Oscarami ekscytuje się cały świat. Polskie telewizje w głównych programach informacyjnych relacjonują ich przebieg. Nie wiem za to czy któryś z rodzimych kanałów transmitował rozdanie Orłów - polskich nagród filmowych. Wy wiecie? Czyżby media uważały, że nasze kino jest słabe i niewarte zainteresowania?
No, ale w sumie to ich problem. Ja postanowiłem napisać. Zwłaszcza, że 2010 rok był bardzo dobry dla polskiej branży filmowej. Sprzedano ok. 38 mln biletów kinowych (dwa lata wcześniej 34 mln), czyli każdy z nas statystycznie raz był w kinie (średnia dla UE przekracza 2,5 więc ciągle może być lepiej, ja przynajmniej staram się śrubować te wyniki). Premierę kinową miały 32 rodzime filmy – a produkujemy rocznie już ponad 50 filmów. Tu chyba zresztą pojawił się problem - twórcy znajdują środki na produkcję, ale już nie zawsze dystrybutora. Całości dopełnia kilkadziesiąt międzynarodowych koprodukcji z naszym udziałem.
Wracając do Orłów. Patrząc na nagrodzonych uważam, że trafiło na dobre filmy. "Essential Killing" zdobył aż 4 statuetki, w tym w za najlepszy film i reżyserię dla Jerzego Skolimowskiego. Inny tuz światowego kina, Roman Polański dostał Orła w kategorii najlepszy film europejski, za "Autora widmo". Powiało dobrym kinem? Dla mnie bardzo. Tym bardziej się cieszę, że za pierwszoplanową rolę męską wyróżniono Roberta Więckiewicza, który zagrał postać esbeka w koprodukowanej przez TP "Różyczce". I to nie dlatego, że uczestniczyliśmy w tej produkcji, ale ponieważ to ważny temat i dobrze zrobione kino. Zresztą nagrodzono go wcześniej także Złotymi Lwami, gdzie "Różyczkę" uznano za najlepszy film, a Magdalenę Boczarską za najlepszą aktorkę pierwszoplanową.
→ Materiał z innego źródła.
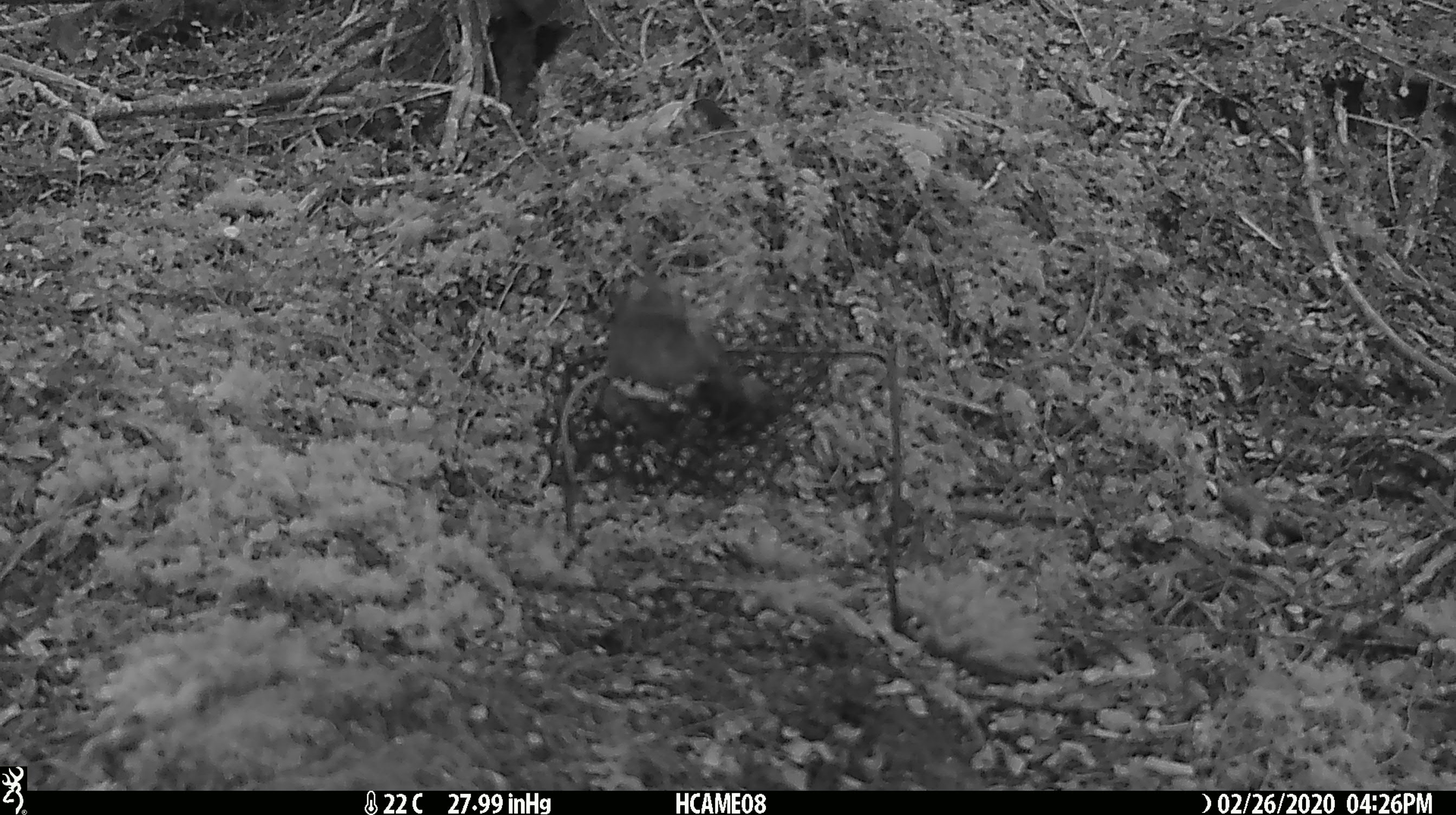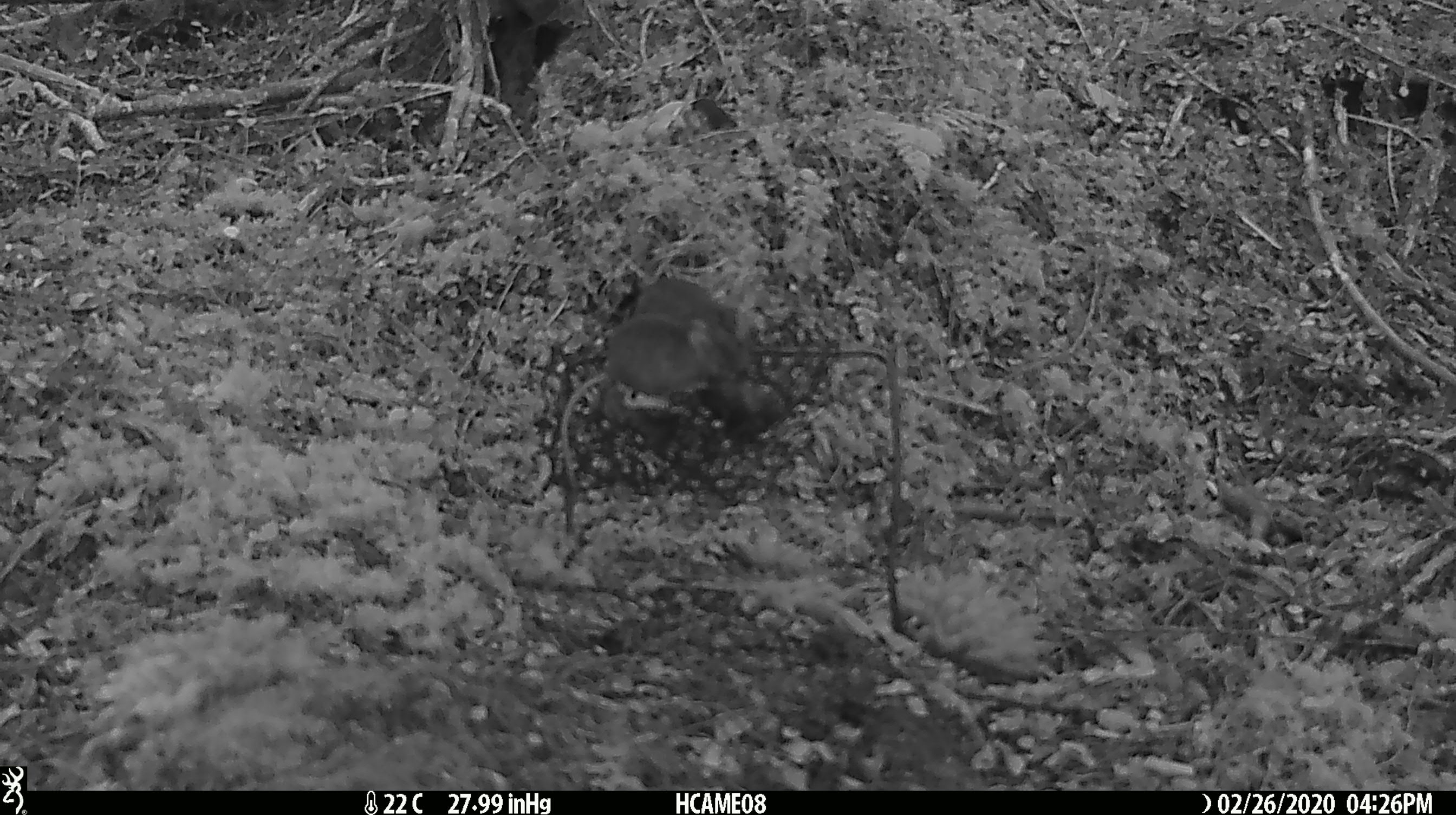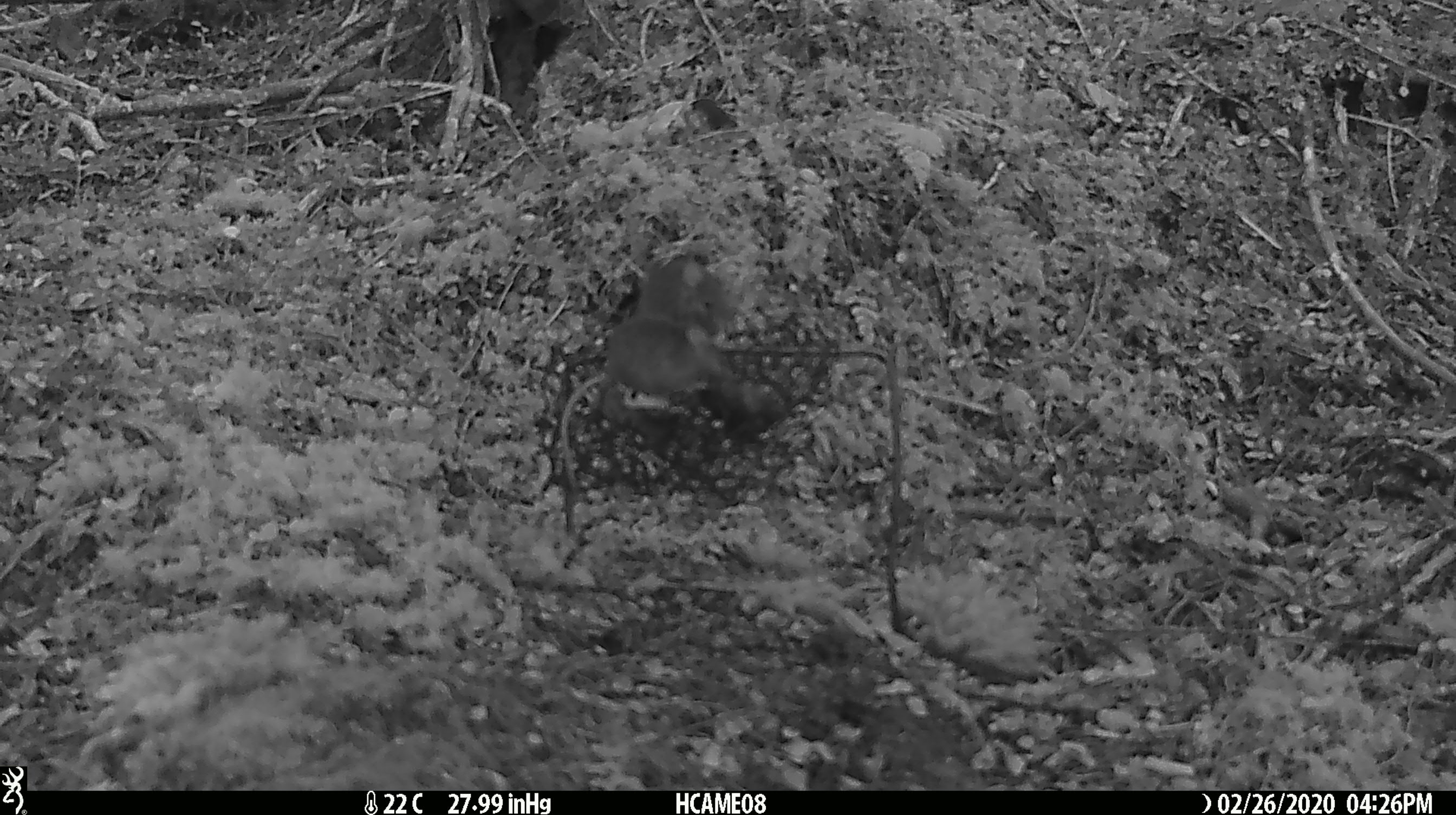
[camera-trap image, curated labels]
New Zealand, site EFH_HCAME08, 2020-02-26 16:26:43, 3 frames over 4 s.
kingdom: Animalia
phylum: Chordata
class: Mammalia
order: Rodentia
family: Muridae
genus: Mus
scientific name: Mus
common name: mouse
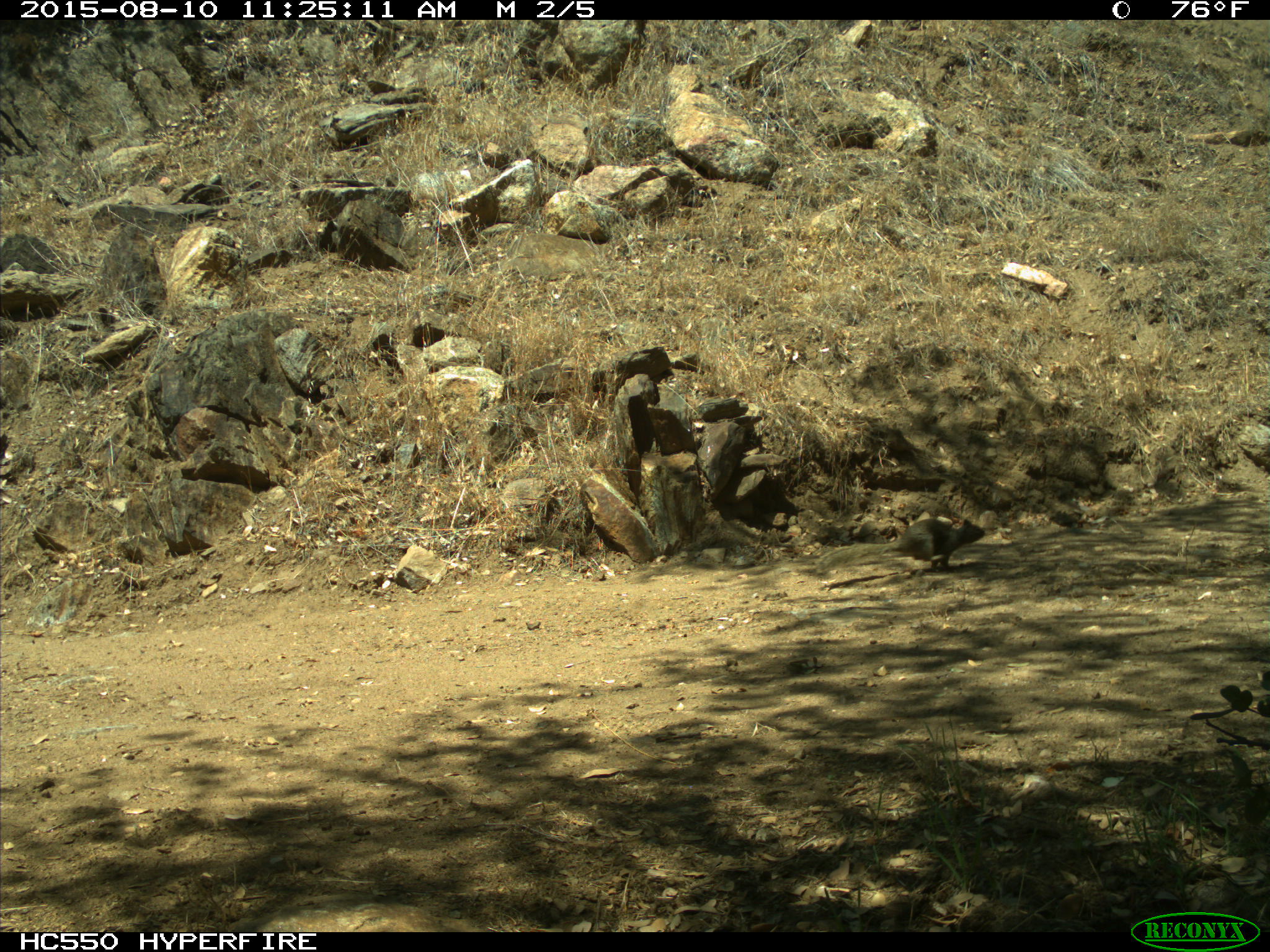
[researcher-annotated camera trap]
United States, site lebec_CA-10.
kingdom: Animalia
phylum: Chordata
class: Mammalia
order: Rodentia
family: Sciuridae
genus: Otospermophilus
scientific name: Otospermophilus beecheyi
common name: california ground squirrel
Na koniec zapraszam do małego konkursu. Główna nagroda to DVD z filmem "Różyczka". Mam też dla Was 2 podwójne vouchery na dowolny film w Cinema City. Trafią do tych, którzy najciekawiej napiszą: 1. Ile Złotych Lwów dostała "Różyczka" i kto wyreżyserował ten film? 2. Dlaczego warto zobaczyć "Czarny czwartek" - tu poproszę krótką recenzję.